Isotope Production in Muon-Catalyzed-Fusion Systems

Producing valuable isotopes with high-flux high-energy neutrons generated by muon-catalyzed fusion ($μ$CF) reactions could substantially improve the economic prospects for muon-catalyzed fusion. Because no external heating is required for $μ$CF, heat flux constraints are significantly relaxed compared with fusion systems requiring external heating. This could allow $μ$CF to attain much higher neutron flux without breaching material heat flux limits. If muon production rates can be increased, $μ$CF systems employing transmutation could be viable well before energy breakeven is possible.
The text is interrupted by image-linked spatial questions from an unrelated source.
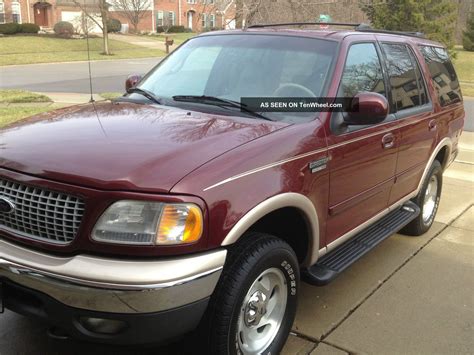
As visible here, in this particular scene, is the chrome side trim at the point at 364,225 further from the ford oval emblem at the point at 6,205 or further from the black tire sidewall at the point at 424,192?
the ford oval emblem at the point at 6,205

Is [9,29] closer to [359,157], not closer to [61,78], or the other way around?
[61,78]

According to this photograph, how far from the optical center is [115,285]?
223cm

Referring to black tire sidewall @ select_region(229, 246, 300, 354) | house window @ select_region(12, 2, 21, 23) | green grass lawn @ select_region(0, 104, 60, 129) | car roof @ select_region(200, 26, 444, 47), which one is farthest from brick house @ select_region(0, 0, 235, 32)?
black tire sidewall @ select_region(229, 246, 300, 354)

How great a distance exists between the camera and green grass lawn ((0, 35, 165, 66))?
30.5 m

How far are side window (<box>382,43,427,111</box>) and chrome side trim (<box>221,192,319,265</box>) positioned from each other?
1569mm

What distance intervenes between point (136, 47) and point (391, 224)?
41.4 meters

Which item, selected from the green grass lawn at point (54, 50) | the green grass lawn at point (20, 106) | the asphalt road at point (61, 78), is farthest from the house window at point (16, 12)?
the green grass lawn at point (20, 106)

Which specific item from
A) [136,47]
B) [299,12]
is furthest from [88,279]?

For $μ$CF systems transmuting valuable isotopes, the required number of catalyzed fusion events per muon and muon energy generation cost can be relaxed by several orders of magnitude relative to electricity-generating systems, making $μ$CF an attractive high-flux neutron source. We show an example $μ$CF system with a 10 gram ${}^{226}\mathrm{Ra}$ feedstock and a steady-state muon rate of $10^{12}$ muons / second - roughly half a kilowatt of fusion power - could produce 20 mg of ${}^{225}\mathrm{Ac}$ per year - comparable to 400 times global supply in 2024. As higher muon rate sources become available, many other radioisotope transmutation pathways become viable. These findings motivate the accelerated development of $μ$CF systems for neutron-driven isotope production far before net energy generation is possible.